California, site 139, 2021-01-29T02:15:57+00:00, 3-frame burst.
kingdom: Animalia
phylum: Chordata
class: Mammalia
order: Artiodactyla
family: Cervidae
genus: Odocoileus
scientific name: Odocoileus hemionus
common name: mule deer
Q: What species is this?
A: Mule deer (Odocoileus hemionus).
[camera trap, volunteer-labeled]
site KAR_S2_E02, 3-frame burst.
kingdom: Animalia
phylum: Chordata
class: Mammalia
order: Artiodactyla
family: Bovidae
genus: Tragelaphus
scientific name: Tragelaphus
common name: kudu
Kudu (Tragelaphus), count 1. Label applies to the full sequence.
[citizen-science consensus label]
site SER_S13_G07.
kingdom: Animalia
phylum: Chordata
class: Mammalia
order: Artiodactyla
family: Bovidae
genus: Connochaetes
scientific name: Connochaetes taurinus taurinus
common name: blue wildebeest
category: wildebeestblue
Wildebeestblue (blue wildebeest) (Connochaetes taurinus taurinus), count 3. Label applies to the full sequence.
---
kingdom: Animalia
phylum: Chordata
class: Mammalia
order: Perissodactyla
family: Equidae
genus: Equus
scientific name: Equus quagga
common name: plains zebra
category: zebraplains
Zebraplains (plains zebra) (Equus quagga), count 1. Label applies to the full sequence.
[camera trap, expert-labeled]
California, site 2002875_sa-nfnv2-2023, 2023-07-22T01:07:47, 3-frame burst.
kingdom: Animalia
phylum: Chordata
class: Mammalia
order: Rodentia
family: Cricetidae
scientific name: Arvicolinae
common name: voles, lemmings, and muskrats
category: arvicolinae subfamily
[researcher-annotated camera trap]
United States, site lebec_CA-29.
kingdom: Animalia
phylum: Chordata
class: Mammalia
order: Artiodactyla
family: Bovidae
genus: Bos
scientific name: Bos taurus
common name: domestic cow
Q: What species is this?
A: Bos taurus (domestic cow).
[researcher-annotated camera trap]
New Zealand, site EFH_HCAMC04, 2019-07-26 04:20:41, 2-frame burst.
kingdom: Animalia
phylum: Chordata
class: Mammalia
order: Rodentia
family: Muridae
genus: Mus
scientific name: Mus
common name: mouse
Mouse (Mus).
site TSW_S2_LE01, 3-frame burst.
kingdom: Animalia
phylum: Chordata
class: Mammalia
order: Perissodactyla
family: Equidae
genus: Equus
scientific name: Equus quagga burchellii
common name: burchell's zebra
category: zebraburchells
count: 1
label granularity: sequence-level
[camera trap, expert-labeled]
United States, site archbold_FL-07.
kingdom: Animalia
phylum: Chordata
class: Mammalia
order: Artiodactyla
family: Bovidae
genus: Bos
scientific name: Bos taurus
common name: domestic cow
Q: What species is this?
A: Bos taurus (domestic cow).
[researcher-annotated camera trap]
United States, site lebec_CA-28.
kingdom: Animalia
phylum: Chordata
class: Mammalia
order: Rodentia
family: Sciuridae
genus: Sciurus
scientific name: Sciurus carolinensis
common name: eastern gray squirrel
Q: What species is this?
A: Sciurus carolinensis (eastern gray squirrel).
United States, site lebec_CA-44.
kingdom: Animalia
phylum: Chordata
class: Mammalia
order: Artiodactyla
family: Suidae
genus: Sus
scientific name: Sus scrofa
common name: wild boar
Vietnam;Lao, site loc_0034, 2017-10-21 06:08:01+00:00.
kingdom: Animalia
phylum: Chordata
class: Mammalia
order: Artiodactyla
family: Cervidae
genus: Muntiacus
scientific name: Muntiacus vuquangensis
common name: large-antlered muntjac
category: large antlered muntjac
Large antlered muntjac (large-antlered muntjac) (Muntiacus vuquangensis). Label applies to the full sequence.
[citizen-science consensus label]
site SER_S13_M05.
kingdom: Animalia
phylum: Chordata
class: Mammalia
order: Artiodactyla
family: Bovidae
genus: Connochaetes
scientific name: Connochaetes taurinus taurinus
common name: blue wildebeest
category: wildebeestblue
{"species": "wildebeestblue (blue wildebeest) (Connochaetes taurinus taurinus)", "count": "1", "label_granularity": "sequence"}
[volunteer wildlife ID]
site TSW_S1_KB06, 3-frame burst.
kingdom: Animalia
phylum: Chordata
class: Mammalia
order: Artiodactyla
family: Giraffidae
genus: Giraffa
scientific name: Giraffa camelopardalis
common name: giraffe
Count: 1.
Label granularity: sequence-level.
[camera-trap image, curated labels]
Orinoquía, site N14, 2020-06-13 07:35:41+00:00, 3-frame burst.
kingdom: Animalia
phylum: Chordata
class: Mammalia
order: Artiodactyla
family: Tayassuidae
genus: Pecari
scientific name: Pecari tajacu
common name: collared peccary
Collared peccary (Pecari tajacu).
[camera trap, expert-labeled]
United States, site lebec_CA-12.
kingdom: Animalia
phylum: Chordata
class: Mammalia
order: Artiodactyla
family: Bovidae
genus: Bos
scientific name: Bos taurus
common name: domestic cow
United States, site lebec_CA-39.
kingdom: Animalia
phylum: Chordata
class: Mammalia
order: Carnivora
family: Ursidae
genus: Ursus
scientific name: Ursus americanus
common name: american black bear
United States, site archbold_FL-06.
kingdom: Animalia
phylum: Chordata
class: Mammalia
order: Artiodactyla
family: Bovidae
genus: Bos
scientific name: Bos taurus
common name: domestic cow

::::::::::

**Work item**
Every entry is to be repeated exactly as it stands.

**Response to this exercise**
California, site 139, 2021-01-29T02:15:57+00:00, 3-frame burst.
kingdom: Animalia
phylum: Chordata
class: Mammalia
order: Artiodactyla
family: Cervidae
genus: Odocoileus
scientific name: Odocoileus hemionus
common name: mule deer
Q: What species is this?
A: Mule deer (Odocoileus hemionus).
[camera trap, volunteer-labeled]
site KAR_S2_E02, 3-frame burst.
kingdom: Animalia
phylum: Chordata
class: Mammalia
order: Artiodactyla
family: Bovidae
genus: Tragelaphus
scientific name: Tragelaphus
common name: kudu
Kudu (Tragelaphus), count 1. Label applies to the full sequence.
[citizen-science consensus label]
site SER_S13_G07.
kingdom: Animalia
phylum: Chordata
class: Mammalia
order: Artiodactyla
family: Bovidae
genus: Connochaetes
scientific name: Connochaetes taurinus taurinus
common name: blue wildebeest
category: wildebeestblue
Wildebeestblue (blue wildebeest) (Connochaetes taurinus taurinus), count 3. Label applies to the full sequence.
---
kingdom: Animalia
phylum: Chordata
class: Mammalia
order: Perissodactyla
family: Equidae
genus: Equus
scientific name: Equus quagga
common name: plains zebra
category: zebraplains
Zebraplains (plains zebra) (Equus quagga), count 1. Label applies to the full sequence.
[camera trap, expert-labeled]
California, site 2002875_sa-nfnv2-2023, 2023-07-22T01:07:47, 3-frame burst.
kingdom: Animalia
phylum: Chordata
class: Mammalia
order: Rodentia
family: Cricetidae
scientific name: Arvicolinae
common name: voles, lemmings, and muskrats
category: arvicolinae subfamily
[researcher-annotated camera trap]
United States, site lebec_CA-29.
kingdom: Animalia
phylum: Chordata
class: Mammalia
order: Artiodactyla
family: Bovidae
genus: Bos
scientific name: Bos taurus
common name: domestic cow
Q: What species is this?
A: Bos taurus (domestic cow).
[researcher-annotated camera trap]
New Zealand, site EFH_HCAMC04, 2019-07-26 04:20:41, 2-frame burst.
kingdom: Animalia
phylum: Chordata
class: Mammalia
order: Rodentia
family: Muridae
genus: Mus
scientific name: Mus
common name: mouse
Mouse (Mus).
site TSW_S2_LE01, 3-frame burst.
kingdom: Animalia
phylum: Chordata
class: Mammalia
order: Perissodactyla
family: Equidae
genus: Equus
scientific name: Equus quagga burchellii
common name: burchell's zebra
category: zebraburchells
count: 1
label granularity: sequence-level
[camera trap, expert-labeled]
United States, site archbold_FL-07.
kingdom: Animalia
phylum: Chordata
class: Mammalia
order: Artiodactyla
family: Bovidae
genus: Bos
scientific name: Bos taurus
common name: domestic cow
Q: What species is this?
A: Bos taurus (domestic cow).
[researcher-annotated camera trap]
United States, site lebec_CA-28.
kingdom: Animalia
phylum: Chordata
class: Mammalia
order: Rodentia
family: Sciuridae
genus: Sciurus
scientific name: Sciurus carolinensis
common name: eastern gray squirrel
Q: What species is this?
A: Sciurus carolinensis (eastern gray squirrel).
United States, site lebec_CA-44.
kingdom: Animalia
phylum: Chordata
class: Mammalia
order: Artiodactyla
family: Suidae
genus: Sus
scientific name: Sus scrofa
common name: wild boar
Vietnam;Lao, site loc_0034, 2017-10-21 06:08:01+00:00.
kingdom: Animalia
phylum: Chordata
class: Mammalia
order: Artiodactyla
family: Cervidae
genus: Muntiacus
scientific name: Muntiacus vuquangensis
common name: large-antlered muntjac
category: large antlered muntjac
Large antlered muntjac (large-antlered muntjac) (Muntiacus vuquangensis). Label applies to the full sequence.
[citizen-science consensus label]
site SER_S13_M05.
kingdom: Animalia
phylum: Chordata
class: Mammalia
order: Artiodactyla
family: Bovidae
genus: Connochaetes
scientific name: Connochaetes taurinus taurinus
common name: blue wildebeest
category: wildebeestblue
{"species": "wildebeestblue (blue wildebeest) (Connochaetes taurinus taurinus)", "count": "1", "label_granularity": "sequence"}
[volunteer wildlife ID]
site TSW_S1_KB06, 3-frame burst.
kingdom: Animalia
phylum: Chordata
class: Mammalia
order: Artiodactyla
family: Giraffidae
genus: Giraffa
scientific name: Giraffa camelopardalis
common name: giraffe
Count: 1.
Label granularity: sequence-level.
[camera-trap image, curated labels]
Orinoquía, site N14, 2020-06-13 07:35:41+00:00, 3-frame burst.
kingdom: Animalia
phylum: Chordata
class: Mammalia
order: Artiodactyla
family: Tayassuidae
genus: Pecari
scientific name: Pecari tajacu
common name: collared peccary
Collared peccary (Pecari tajacu).
[camera trap, expert-labeled]
United States, site lebec_CA-12.
kingdom: Animalia
phylum: Chordata
class: Mammalia
order: Artiodactyla
family: Bovidae
genus: Bos
scientific name: Bos taurus
common name: domestic cow
United States, site lebec_CA-39.
kingdom: Animalia
phylum: Chordata
class: Mammalia
order: Carnivora
family: Ursidae
genus: Ursus
scientific name: Ursus americanus
common name: american black bear
United States, site archbold_FL-06.
kingdom: Animalia
phylum: Chordata
class: Mammalia
order: Artiodactyla
family: Bovidae
genus: Bos
scientific name: Bos taurus
common name: domestic cow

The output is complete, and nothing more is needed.